──────── WORKING DATA

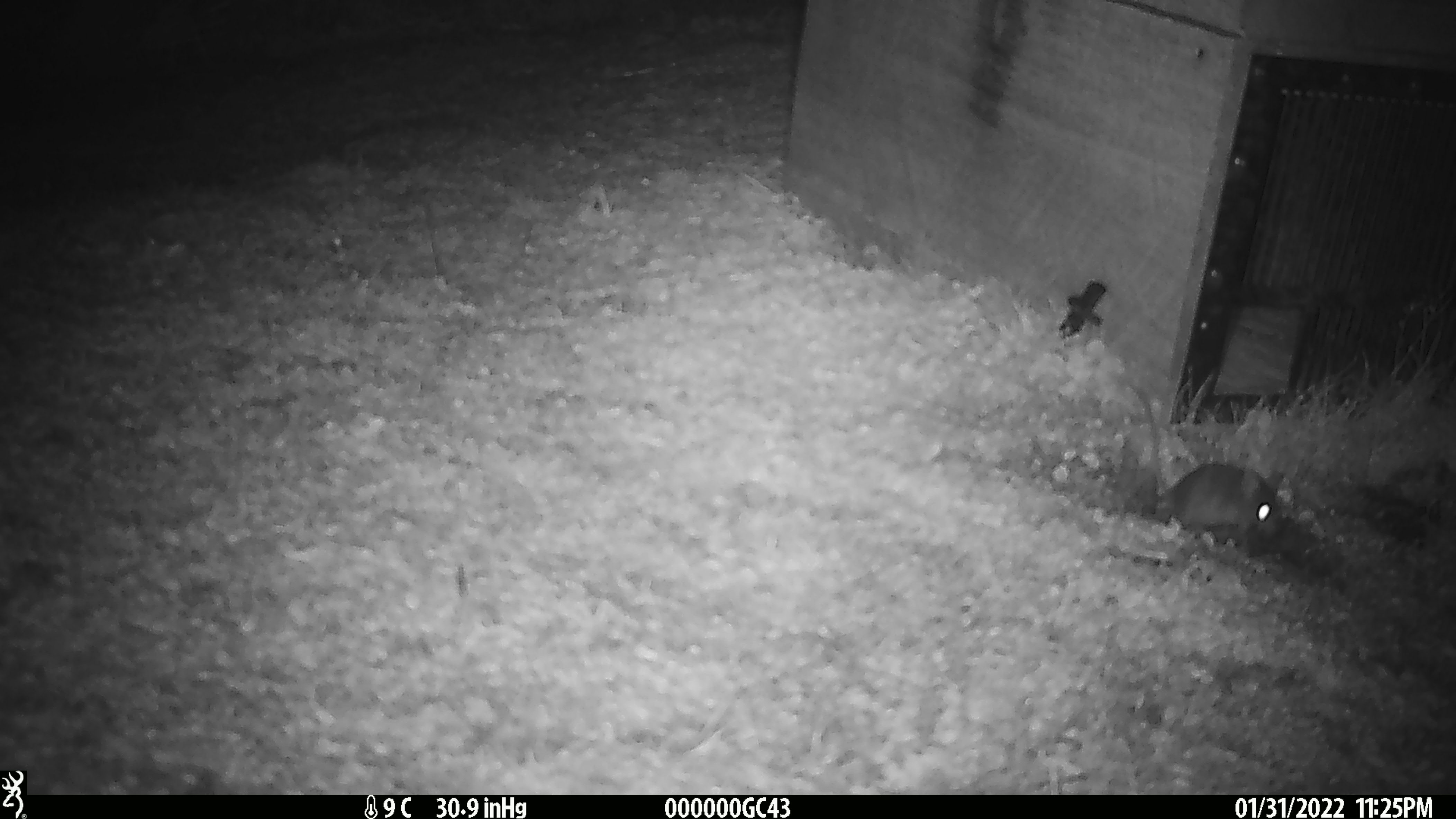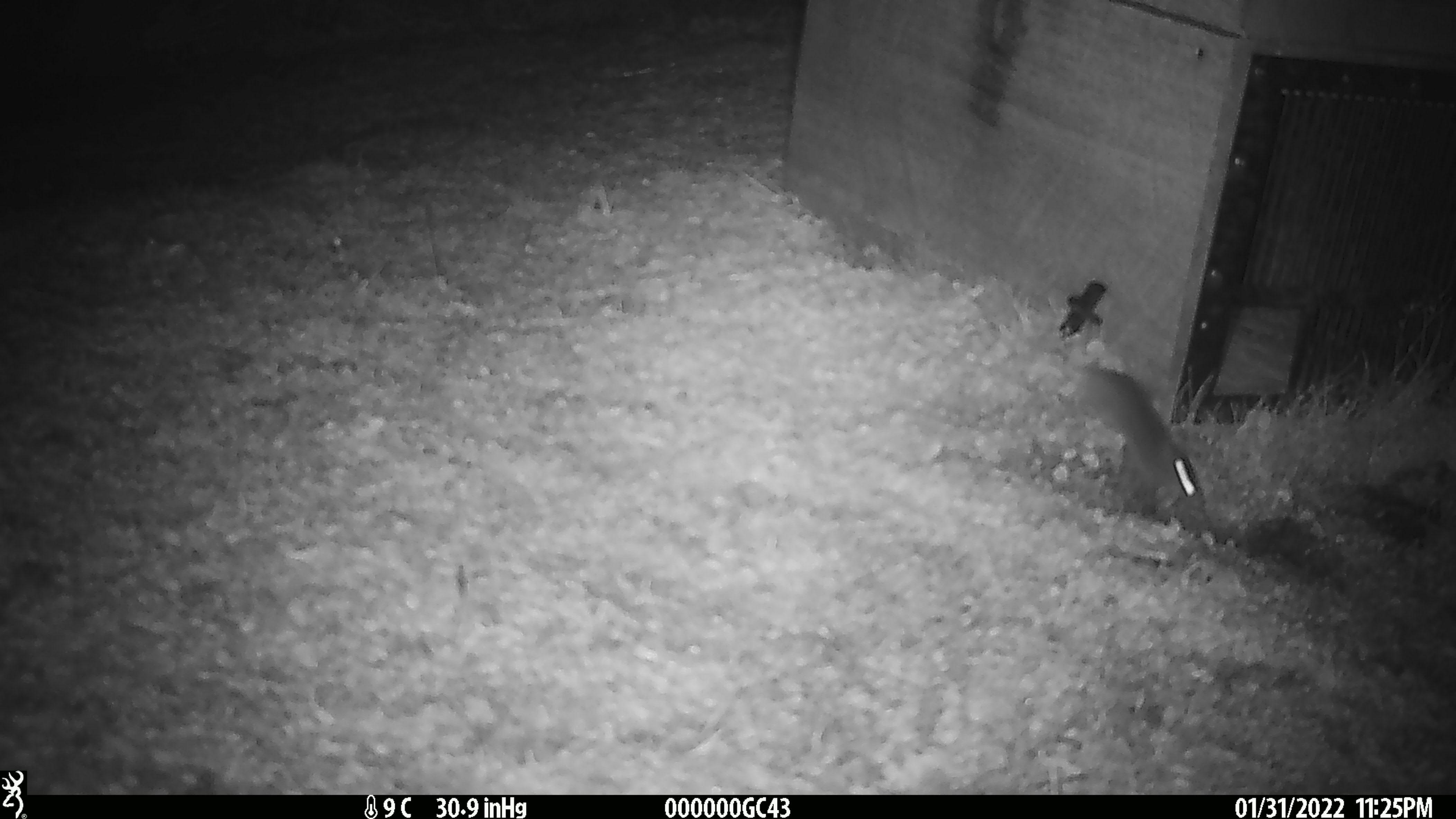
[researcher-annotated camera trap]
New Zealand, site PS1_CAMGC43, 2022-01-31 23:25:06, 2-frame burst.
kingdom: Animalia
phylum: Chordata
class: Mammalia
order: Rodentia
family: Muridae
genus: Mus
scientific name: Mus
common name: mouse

────────────────
──────── WORKING DATA

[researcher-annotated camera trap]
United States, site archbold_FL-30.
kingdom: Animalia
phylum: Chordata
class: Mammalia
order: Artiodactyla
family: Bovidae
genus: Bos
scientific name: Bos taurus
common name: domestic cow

────────────────

◆ PROBLEM DETAILS
Given the data above, transcribe exactly the lines from the one containing "order: Rodentia" down to the one containing "common name: mouse", and no others.

◆ ANSWER SPACE
order: Rodentia
family: Muridae
genus: Mus
scientific name: Mus
common name: mouse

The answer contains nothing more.